Adeta vücudunu sürüklüyordu. Ne kadar yürüdüğünün, nereye vardığının farkında değildi. Sadece tek bir noktaya odaklanmıştı. Sadece ilerle. Ne olursa olsun sadece ilerle. Zihninde beliren hayaletimsi görüntüleri bertaraf etmeye çalışıyordu. Katlettiği insanların görüntüleri. Ümitsizce yalvaran, korkan, birbirine sokulan insanların bakışları ve görüntüleri. Kendisine telkin ediyordu. Yaptığı kutsal bir amaç uğrunaydı. Sülükleri, topluma asalakça yapışan sülükleri temizlemişti. Şimdi de talih ona yardım etmiş ve ona tekrar özgürlük kapısını sonuna kadar açıyordu. Çünkü beyaz ışığı görmüştü.

Kendisine inatla direnen vücudunu ileri taşımaya çalışıyordu. Buradan çıktıktan sonra bir süre etrafı kolaca eder, duruma göre bir strateji çizerdi. Sonra tam kaçış planını uygulardı. Tüm hayatları ve amaçları para olan bu insanların arasına karışmak hele kendisi gibi parası ve zekâsı olan kendisi için hiç te zor değildi.

Nihayet kanalın sonundan ışığa çıktı. İlk çıktığında ışık gözlerini o kadar kamaştırdı ki bir süre gözlerini açamadı bile.
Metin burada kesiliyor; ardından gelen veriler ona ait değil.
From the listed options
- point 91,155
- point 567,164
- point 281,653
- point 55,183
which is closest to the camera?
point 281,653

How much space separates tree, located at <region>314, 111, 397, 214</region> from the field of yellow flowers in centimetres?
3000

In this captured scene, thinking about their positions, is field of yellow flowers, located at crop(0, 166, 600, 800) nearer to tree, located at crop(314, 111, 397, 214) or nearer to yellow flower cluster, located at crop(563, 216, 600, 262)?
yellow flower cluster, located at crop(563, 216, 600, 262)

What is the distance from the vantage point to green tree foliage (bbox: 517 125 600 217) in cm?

Gözleri iyice alışana kadar kapalı tuttu. Bir süre sonra açtı. Ve hiç ummadığı bir görüntü ile karşılaştı.

Etrafta tablalar üzerinde bir sürü fotoğraf vardı. Vesikalık büyükçe fotoğraflar. Hepsi gülümseyen, umut taşıyan, bir süre sonra öleceklerini akıllarına bile getiremeyen insanlar. Kendisinin öldürdüğü insanlar. Etrafını çevrelemişlerdi. Sanki onu kaçmaktan alıkoyarcasına. Ama ilk gördüğü anda zaten anlamıştı.

Onu oyuna getirmişlerdi. Hem de büyük bir oyuna. Askerler etrafını çevrelediğinde her şeyin bir oyun olduğunu anlamıştı. İsyanın da kaçış güzergahının da. İçinde filizlenen umutlarını öldürmüşlerdi. Öldürselerdi bu kadar acıtmazdı. Kaçtığı için artık tek kişilik koğuşa alınacaktı. Zor bir hayat onu bekliyordu. Hem de umut bile edemeyeceği umuda güvenemeyeceği bir hayat.